The researchers studied a cognitive ability known as working memory ability. This ability enables individuals to consider different alternatives when making decisions. They found that youth who initiated sex at the ages of 13 to 15 had relatively weaker working memory ability and that this weakness was reflected in their more impulsive tendencies. Growing evidence indicates that this ability can be trained in children and that it can reduce impulsive tendencies.
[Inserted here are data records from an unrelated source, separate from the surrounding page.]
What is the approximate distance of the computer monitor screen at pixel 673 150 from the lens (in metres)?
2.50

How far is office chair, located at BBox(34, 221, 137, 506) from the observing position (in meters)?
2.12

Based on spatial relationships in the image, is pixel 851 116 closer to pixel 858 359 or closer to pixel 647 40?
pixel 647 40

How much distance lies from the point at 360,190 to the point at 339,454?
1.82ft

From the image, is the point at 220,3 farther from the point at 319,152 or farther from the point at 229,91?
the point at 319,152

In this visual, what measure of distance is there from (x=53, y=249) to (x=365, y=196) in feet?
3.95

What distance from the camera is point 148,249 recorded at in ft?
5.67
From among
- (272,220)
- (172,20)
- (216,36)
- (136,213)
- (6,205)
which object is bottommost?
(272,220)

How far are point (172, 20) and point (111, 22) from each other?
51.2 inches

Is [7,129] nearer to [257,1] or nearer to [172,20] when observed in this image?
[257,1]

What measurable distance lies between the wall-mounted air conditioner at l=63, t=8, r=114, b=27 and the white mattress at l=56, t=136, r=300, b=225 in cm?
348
Thus, the findings of this study suggest potential interventions that can reduce the impulsive tendencies that place adolescents at risk of early sexual initiation and other health compromising outcomes.
The findings also suggest that the risk for early sexual initiation among adolescents from poorer socioeconomic backgrounds could be lowered with working memory training.Their elevated risk for early sexual initiation in the study was entirely accounted for by individual differences in working memory and the two types of impulsivity.
“The potential to help children from disadvantaged backgrounds with working memory training presents an appealing option to boost their self-control,” noted Atika Khurana, a post-doctoral fellow at APPC, who is first author of the study. “Such interventions will likely provide other benefits, such as better attentional focus, improvements in school performance and better decision-making skills to avoid other potential risks to healthy development.”
The youth in this study were first assessed when they were 8-10 years old and were followed annually for five years. The study examined sexual initiation in the cohort between the third and fourth years of the project. Nearly 7% of the youth reported having initiated sexual activity at ages 12 to 14. This increased to 16% a year later when the average age of the sample was 14 years.
Past research has found that development of working memory is especially sensitive to the child’s home and neighborhood environment. Growing up in poor neighborhoods, for instance, can have a detrimental impact on children’s working memory development. Other research has also found that children who exhibit weak self-control are at greater risk for poor developmental outcomes. However, the mechanisms underlying the effects of impulsivity and potential points of intervention have been less clear. The present research identifies more precisely the dimensions of impulsivity (acting without thinking and inability to delay gratification) that place children at risk of early sex and the potential for working memory training to reduce these forms of impulsivity.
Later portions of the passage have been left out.